The fall on Tuesday of Goma in eastern Congo to rebel forces is another sad milestone in the giant, poverty-striken country’s never-ending internal warring. The success of the M23 military group, numbering perhaps no more than 1,500 fighters but with an abysmal human rights record, in pushing back the Congolese army reflects that army’s chronic weakness and disorganisation, mirroring that of President Laurent Kabila’s dysfunctional government in Kinshasa, some 1,600 kilometres away.
Mandated only as a humanitarian protection force for civilians, some 1,000 UN peacekeeping troops stood by as the M23 marched in to the vibrant commercial city of one million people on the Rwandan border. The Security Council unanimously condemned its takeover. And yesterday Great Lakes states urged African countries to contribute troops to an international force to take on the rebels, while the Congolese and Rwandan presidents, Kabila and Paul Kagame, met in Kampala to try to bring an end to the conflict.

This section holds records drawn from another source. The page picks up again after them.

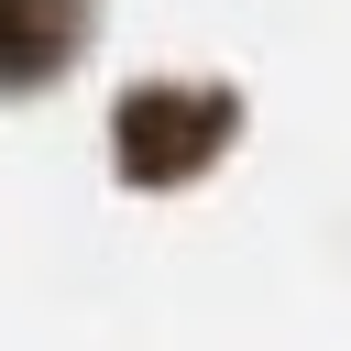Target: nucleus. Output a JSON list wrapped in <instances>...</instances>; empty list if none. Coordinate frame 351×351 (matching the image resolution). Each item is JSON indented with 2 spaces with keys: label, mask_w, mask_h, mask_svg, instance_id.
Wrapping results in <instances>:
<instances>
[{
  "label": "nucleus",
  "mask_w": 351,
  "mask_h": 351,
  "mask_svg": "<svg viewBox=\"0 0 351 351\" xmlns=\"http://www.w3.org/2000/svg\"><path fill=\"white\" fill-rule=\"evenodd\" d=\"M219 132H230V110H219L208 88H143V99H121V165H132L143 186H154V176H197Z\"/></svg>",
  "instance_id": "1"
},
{
  "label": "nucleus",
  "mask_w": 351,
  "mask_h": 351,
  "mask_svg": "<svg viewBox=\"0 0 351 351\" xmlns=\"http://www.w3.org/2000/svg\"><path fill=\"white\" fill-rule=\"evenodd\" d=\"M77 44V0H0V77H44Z\"/></svg>",
  "instance_id": "2"
}]
</instances>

Rwanda’s engagement in the talks, if genuine, is important. Over the past 15 years its army has repeatedly intervened in Congo’s conflicts and there is widespread suspicion, confirmed in a UN expert report to be published tomorrow, that it has helped finance and arm M23 and wants to to carve out a sphere of influence in eastern Congo that would allow it to control the lucrative mineral wealth in the area. All of which Rwanda fervently denies.
The rebels yesterday announced that they intend to “liberate” the country, marching first on the town of Bukavu and then to Kinshasa. Such bluster notwithstanding, the group, largely made up of defectors from a previous rebel army which had been drafted into the Congolese army under a failed peace agreement, is capable yet of creating prolonged bloody mayhem. M23 has a record of murder of civilians, rape, and the forced recruitment of children. Robust vigilance by the UN force was never more important.